In her former career at the American Civil Liberties Union, Kacie Buzzard worked to protect people's privacy - a mission that carried over into her personal life. She refused to allow her kids to be fingerprinted at school, and she took part in parent protests when she found out that the Texas school district in which she planned to enroll her children was going to track students with computer chips in their ID badges. "When you think about the government trying to provide services to protect somebody - even doing it with best intentions - it's always a slippery slope," Buzzard tells Newsweek.

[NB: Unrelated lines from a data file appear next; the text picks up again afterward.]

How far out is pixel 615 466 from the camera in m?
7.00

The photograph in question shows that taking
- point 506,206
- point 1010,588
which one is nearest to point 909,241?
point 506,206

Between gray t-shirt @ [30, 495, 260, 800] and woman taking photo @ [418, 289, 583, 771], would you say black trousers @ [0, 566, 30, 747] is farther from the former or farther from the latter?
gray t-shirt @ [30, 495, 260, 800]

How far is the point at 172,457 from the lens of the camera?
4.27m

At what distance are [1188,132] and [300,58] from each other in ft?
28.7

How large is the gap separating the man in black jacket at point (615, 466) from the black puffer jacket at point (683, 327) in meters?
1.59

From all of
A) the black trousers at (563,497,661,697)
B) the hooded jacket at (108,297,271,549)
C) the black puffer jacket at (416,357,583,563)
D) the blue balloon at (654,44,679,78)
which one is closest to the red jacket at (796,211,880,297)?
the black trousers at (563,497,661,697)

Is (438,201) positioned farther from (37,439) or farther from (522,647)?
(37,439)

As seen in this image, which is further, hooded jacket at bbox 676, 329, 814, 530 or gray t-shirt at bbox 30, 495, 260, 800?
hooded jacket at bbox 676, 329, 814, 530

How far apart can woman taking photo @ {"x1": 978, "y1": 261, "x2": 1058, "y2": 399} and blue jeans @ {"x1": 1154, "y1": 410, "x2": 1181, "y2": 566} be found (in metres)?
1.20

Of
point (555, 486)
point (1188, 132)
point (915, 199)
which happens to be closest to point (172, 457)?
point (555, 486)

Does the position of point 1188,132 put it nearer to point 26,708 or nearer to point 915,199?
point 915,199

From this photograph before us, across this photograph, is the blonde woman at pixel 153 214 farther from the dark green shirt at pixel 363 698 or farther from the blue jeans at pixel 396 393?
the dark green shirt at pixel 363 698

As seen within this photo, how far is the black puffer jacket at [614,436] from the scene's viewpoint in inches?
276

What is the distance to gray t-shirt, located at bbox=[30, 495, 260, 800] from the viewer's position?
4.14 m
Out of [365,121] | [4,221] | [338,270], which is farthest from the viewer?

But when she learned in January that federal funds would be available to help parents buy tracking devices for their autistic or special needs children, her attitude changed.

Buzzard is the mother of a 3½-year-old autistic girl, Caroline, who is nonverbal. This past summer, Caroline strayed out of the front door of the family's house in San Antonio, wandered into the street and made it all the way to a fenced-off pool a block away before Buzzard found her. "My instinct as a mother overtook my political thoughts about, Is the government watching and tracking?" Buzzard says. "I want to be able to find my daughter."

The government isn't giving the devices out door-to-door; instead, the Justice Department is offering grant funding for law-enforcement agencies, where families of autistic children can request tracking devices. Meanwhile, Senator Charles Schumer (D-N.Y.) is working on legislation that will go further in funding the program under Avonte's Law, named after Avonte Oquendo, an autistic 14-year-old from New York City, whose body parts were found in the East River in January, three months after he walked out of his Long Island City school.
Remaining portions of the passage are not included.